**Compiti da svolgere**
A. Elenca tutte le persone chiamate per nome nell'articolo su Moratti e Pisapia.
B. Aggiorna per favore l'articolo su Moratti e Pisapia: riscrivi tutto da "Moratti-Pisapia, la sfida" giù fino a "ricorrere al ballottaggio.", mettendo "corsa elettorale" al posto di "campagna elettorale".
C. In quale anno, secondo l'articolo su Moratti e Pisapia, Gabriele Albertini si ricandidò sindaco di Milano per la seconda volta?

**Estratto fornito**
Moratti-Pisapia, la sfida si gioca a Milano

mercoledì, 11 maggio 2011

Questo articolo è uscito su “Vanity Fair”.
Con calcolata perfidia Gabriele Albertini ha raccontato che quando si ricandidò sindaco di Milano per la seconda volta, nel 2001, spese in tutto quindici milioni di vecchie lire (ottomila euro) per la sua campagna elettorale. Riteneva, a torto o a ragione, che i risultati della sua amministrazione parlassero da soli. E conseguì una netta maggioranza assoluta senza bisogno di ricorrere al ballottaggio.
Chiaramente Albertini si diverte a confrontare la sua autorevolezza di ex, con l’impopolarità di colei che gli è succeduta: Letizia Moratti. La quale arranca e spende cifre imponenti (ma non dichiarate) per tappezzare Milano di un sorriso artificiale, nella speranza che il battage strabordante possa trascinarla oltre la soglia del 50% dei voti domenica e lunedì prossimi, risparmiandole il supplizio del ballottaggio con Giuliano Pisapia.
Con tutta la buona volontà, neppure i (tiepidi) sostenitori della Moratti riescono a presentare come esempio di buongoverno i primi cinque anni della sua amministrazione. Nel Pdl si era parlato apertamente di sostituirla con Maurizio Lupi. Mentre la Lega le ha fatto penare fino all’ultimo il suo appoggio, confidando di risultare decisiva a un suo successo non scontato e di rientrare quindi nel gioco politico milanese, in cui ha sempre pesato poco.
Caricare sulle spalle della povera Moratti quel che da tempo non funziona più nella politica milanese –dopo un ventennio di dominio incontrastato della destra- sarebbe una viltà; intrisa di riflessi misogini. Non è colpa della Moratti se il berlusconismo si frammenta in clan rivali; se Ligresti declina ma adopera La Russa come una clava; se Comunione e Liberazione gioca per sé; e l’affarismo della ‘ndrangheta s’è fatto troppo evidente. I cicli politici prima o poi finiscono anche quando sono prolungati, come il ventennio di Milano capitale della destra. Del resto Milano in precedenza fu laboratorio del centrosinistra e del socialismo riformista, anche se i giovani non possono certo saperlo.

**Dati seguenti**
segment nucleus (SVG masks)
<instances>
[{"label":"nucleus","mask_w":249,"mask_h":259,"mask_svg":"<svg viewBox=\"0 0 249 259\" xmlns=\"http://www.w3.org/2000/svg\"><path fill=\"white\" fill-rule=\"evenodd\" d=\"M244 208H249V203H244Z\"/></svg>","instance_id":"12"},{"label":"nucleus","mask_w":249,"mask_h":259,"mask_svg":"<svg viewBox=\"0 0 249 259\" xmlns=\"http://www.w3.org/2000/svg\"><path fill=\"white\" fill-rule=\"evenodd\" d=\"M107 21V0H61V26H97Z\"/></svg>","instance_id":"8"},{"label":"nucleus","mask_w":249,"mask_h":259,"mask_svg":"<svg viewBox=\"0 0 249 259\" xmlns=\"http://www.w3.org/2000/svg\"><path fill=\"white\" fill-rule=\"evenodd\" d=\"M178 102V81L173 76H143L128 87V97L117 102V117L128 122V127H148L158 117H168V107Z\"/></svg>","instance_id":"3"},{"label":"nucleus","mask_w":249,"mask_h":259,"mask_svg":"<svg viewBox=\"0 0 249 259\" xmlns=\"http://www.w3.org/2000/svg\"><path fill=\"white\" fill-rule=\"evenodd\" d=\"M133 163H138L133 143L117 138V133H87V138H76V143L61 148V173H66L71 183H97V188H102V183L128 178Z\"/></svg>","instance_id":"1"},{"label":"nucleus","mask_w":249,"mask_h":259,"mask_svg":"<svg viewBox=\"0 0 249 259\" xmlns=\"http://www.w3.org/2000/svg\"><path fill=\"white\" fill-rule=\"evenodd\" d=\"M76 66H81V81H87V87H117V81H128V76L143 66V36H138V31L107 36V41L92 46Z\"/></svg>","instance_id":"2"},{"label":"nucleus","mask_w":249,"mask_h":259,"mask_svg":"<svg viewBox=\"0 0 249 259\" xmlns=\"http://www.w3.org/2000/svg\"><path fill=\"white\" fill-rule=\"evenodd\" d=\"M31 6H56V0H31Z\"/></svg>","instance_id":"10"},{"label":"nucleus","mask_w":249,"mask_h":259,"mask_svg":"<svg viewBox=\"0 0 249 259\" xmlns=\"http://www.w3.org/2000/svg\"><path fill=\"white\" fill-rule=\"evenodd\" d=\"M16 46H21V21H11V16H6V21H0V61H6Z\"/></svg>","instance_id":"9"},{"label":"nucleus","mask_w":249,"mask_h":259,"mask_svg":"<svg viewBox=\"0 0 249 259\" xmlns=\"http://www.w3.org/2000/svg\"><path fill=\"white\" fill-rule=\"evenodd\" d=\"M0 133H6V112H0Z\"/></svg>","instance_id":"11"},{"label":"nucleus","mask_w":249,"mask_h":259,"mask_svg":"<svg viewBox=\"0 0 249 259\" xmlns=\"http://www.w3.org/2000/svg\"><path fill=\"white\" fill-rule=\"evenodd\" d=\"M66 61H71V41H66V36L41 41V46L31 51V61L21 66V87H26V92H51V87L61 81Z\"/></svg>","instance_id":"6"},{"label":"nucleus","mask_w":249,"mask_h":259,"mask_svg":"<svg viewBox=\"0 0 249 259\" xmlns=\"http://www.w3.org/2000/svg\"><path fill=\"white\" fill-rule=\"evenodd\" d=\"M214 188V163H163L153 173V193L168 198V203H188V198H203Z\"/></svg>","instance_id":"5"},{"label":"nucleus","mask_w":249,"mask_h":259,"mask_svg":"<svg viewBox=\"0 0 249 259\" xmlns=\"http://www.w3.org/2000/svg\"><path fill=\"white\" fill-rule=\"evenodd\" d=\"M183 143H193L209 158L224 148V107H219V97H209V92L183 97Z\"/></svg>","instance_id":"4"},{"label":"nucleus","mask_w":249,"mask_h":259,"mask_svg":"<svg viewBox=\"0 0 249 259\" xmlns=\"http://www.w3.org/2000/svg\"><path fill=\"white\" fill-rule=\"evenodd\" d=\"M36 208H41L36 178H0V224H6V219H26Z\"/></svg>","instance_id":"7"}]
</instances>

**Risposte fornite**
A. Gabriele Albertini, Letizia Moratti, Giuliano Pisapia, Maurizio Lupi, Ligresti, La Russa

B.
Moratti-Pisapia, la sfida si gioca a Milano

mercoledì, 11 maggio 2011

Questo articolo è uscito su “Vanity Fair”.
Con calcolata perfidia Gabriele Albertini ha raccontato che quando si ricandidò sindaco di Milano per la seconda volta, nel 2001, spese in tutto quindici milioni di vecchie lire (ottomila euro) per la sua corsa elettorale. Riteneva, a torto o a ragione, che i risultati della sua amministrazione parlassero da soli. E conseguì una netta maggioranza assoluta senza bisogno di ricorrere al ballottaggio.

C. Nel 2001.